Given request A – According to the article on National American University Holdings below, what was the company's peak share price?
Given request B – Continue the article about National American University Holdings, picking up after its final sentence.

Source text –
····················

As a subprime higher education company, National American University Holdings (NAUH) has avoided media and agency scrutiny for years.

NAUH has mortgaged their real estate assets to stay afloat, to the tune of $8M, a big number for a small cap company.

NAUH has been losing money since 2015, with no end in sight.

Share price has been at or near $1 delisting price since March 2018.

NAUH has only one major investor left, T. Rowe Price.

NAUH and the Subprime College Crash

While subprime college college companies like Corinthian Colleges (COCO), Apollo Group (NASDAQ:APOL), DeVry University (DV), ITT Educational Services (ESI), and Education Management Corporation (EDMC) made the greatest profits and the greatest losses over the last two to three decades, National American University Holdings (NAUH) has been flying under the radar.  

The reason for so little attention: NAUH is a small cap company with about 35 small ground campuses. Their campuses are spread out across the US West and Midwest, including Ellsworth Air Force Base near Rapid City, South Dakota.

The company also has a few real estate holdings in South Dakota. 

NAUH's shares have never risen to the heights of other subprime colleges that have already crashed.  Its peak was $12--more than eight years ago.

····················

Extracted data entries:
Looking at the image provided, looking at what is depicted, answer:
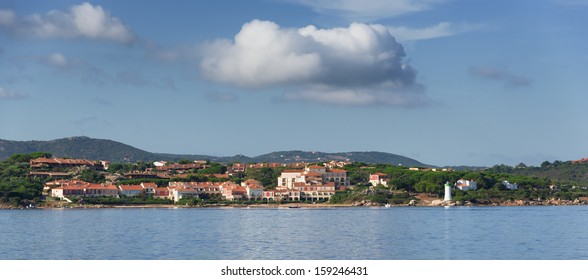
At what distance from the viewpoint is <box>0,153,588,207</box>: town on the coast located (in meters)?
76.8

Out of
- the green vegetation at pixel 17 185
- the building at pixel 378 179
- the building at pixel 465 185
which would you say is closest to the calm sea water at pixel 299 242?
the green vegetation at pixel 17 185

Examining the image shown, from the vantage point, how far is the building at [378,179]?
8756 cm

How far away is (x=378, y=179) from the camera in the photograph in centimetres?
8900

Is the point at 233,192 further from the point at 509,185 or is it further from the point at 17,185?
the point at 509,185

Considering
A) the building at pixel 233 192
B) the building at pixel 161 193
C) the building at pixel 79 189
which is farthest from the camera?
the building at pixel 233 192

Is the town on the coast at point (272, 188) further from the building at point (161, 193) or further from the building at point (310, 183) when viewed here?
the building at point (161, 193)

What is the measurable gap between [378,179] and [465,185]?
1040cm

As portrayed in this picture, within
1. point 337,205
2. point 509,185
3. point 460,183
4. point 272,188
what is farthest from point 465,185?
point 272,188

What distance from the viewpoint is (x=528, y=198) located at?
263 feet

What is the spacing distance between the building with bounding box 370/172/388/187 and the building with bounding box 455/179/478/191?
25.9ft

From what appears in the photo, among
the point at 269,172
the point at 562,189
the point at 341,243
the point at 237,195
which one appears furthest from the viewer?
the point at 269,172

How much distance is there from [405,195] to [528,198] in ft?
41.1

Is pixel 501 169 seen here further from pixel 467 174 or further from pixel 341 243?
pixel 341 243
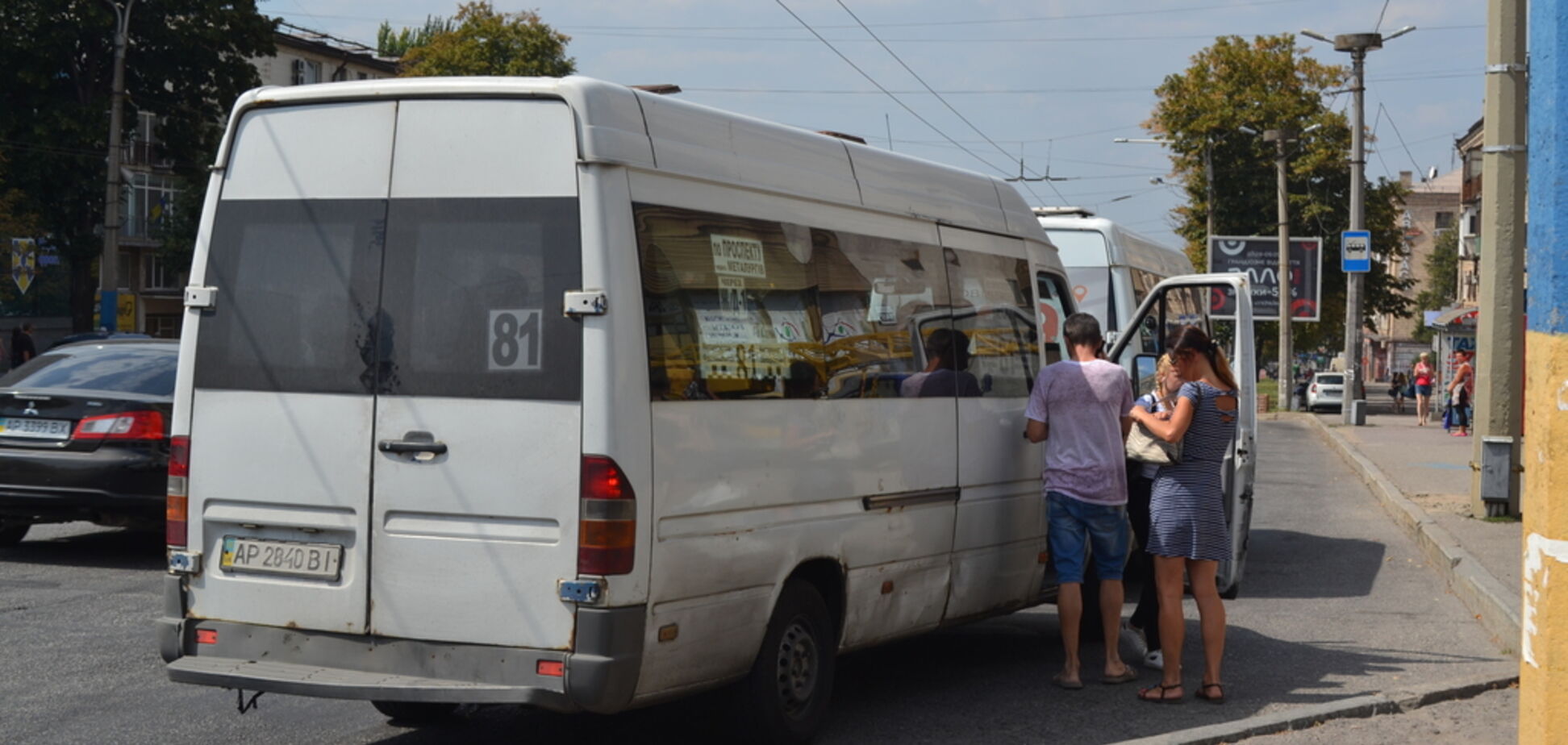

····················

Exercise response A – $12, more than eight years ago.

Exercise response B –
Downward Trajectory

NAUH has made some money by scavenging from other failed schools, such as Everest (once part of Corinthian Colleges) and Westwood College. But overall it has been on a three-year streak of earnings losses. NAUH's last reported gains were in February 2015. 

Revenues are also down, way down. According to NAUH's last quarterly report, "FY 2018 annual revenues were $77.2 million, compared to $86.6 million in the prior year."  

It Gets Worse

National American may gain some attention--in a bad way--because it shows few signs that it can survive. As part of its cost cutting, almost all of NAU's students are now online, which usually results in lower graduation rates--and more students who cannot repay their student loans.

According to the National Center for Education Statistics, NAUH's 3-year student loan default rate is 24%. Their graduation rate is 13-35%, depending on the campus.  Worse yet, NAUH is targeting service members and veterans even more as the company lies at the brink of delisting.  That's something that could get negative media attention. 

In 2018, NAUH has been forced to mortgage its properties for $8M. The loan is with Black Hills Community Bank. While the conditions may be favorable, maybe too favorable, business deals like this sound reminiscent of ITT Educational Services before they failed two years ago. 

At this point, only one investor stands between NAUH and delisting--T. Rowe Price, a huge company that can afford to lose a little money in spots.  But with all other institutional investors out, how long will T. Rowe Price keep their shares? 


  • National American University Holdings has been on the brink of delisting for most of 2018.
  • NAUH has been on an earnings losing streak for more then three years.
  • Revenues continue to crater and cost cutting will result in worsening student outcomes.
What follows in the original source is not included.